Issue 15 – Winter 2008 – Julia Hansen

Julia Hansen

 

Leah, against the sky

My body           only curves in the dark.
Between my thighs       I am wet as the next. 
Who eats olives for the pits alone?       Some say
my eyes are weak,        some almond.        The sky 
is full of sorrow. I dip my hands in a pail 
of warm milk; cool mud soothes          a bee sting. 
A son has a name      but no one knows his purpose. 
As if I could drown myself     in the grass; all blades
make a visible rhythm. I dream of climbing into 
the cow’s wide eye. To burrow         in her pupil, 
pulling down the lashes. How do you know
whom he loves,           how much? If I dig 
long enough. Good or bad,     the birds 
are omens.

 

Zilpah’s Song 

It was late at night and I was brushing my hair. Rough strokes. I could hear the children breathing in their beds. One of the babies was crying and one of its mothers was humming. All day L.’s eyes had tracked me: calves to hipbones to ribs through the white cloth. As if she were unraveling me. I keep my lips together and my mind taut. When I was little, I had a pet hen; I held grains in my hand and she pecked them, clumsily, with her stubby beak. If I cried, she would try to fly up to my room, her round body falling in the dirt, making clouds. I finished brushing my hair. He was standing behind me, head down, so I knew L. had sent him. I always wanted my bed to sit under a tree, I told him, and he dragged the mattress for miles until we found one. There are no trees on the Harran plain. He fumbled with my skirts, and I listened for crickets. Then everything was still. I was swimming through the fields.

 

 

Rachel, in the night;
Jacob, in the day   

I lie beneath an olive tree, five points on the earth, my head touching roots.

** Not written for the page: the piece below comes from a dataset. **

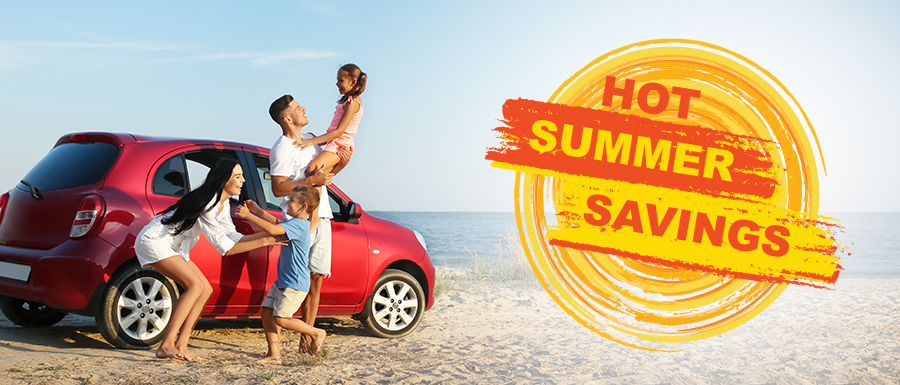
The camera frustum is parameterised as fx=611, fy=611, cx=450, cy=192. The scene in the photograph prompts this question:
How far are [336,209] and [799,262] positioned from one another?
20.4ft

               In the morning, I found her under a tree. Small welts on her skin,
               but the  pain was slight. We rode as long as she could. Then stopped.  

I am a black wool tent, no rings in my ears; tufts of grass scratch stripes on my ankles.

               What the midwife calls ‘a son,’ she called ‘affliction.’ Whom I wanted
               to call wife, I called sister; sister, wife.

Once, at night, Jacob met an angel; I only met a man. I only sleep with silence.

               When the boy was born. When her body went slack. When he cried. 
               I washed her with my own two hands.           

My little boy sleeps in the folds of his father.

               You break into the earth to build her bed. 
               You go into the ground and wait for the other. 
                        
Red ants, red ants all on my legs and my fingers.

 

 

Julia Hansen lives in Charlottesville, Virginia, with her husband, Joseph Chapman, and will complete her MFA at the University of Virginia in May 2009. Her awards include the Academy of American Poets Prize (2008), the Henry Hoyns Fellowship (2006), and the Blanche Armfield Poetry Prize (2004).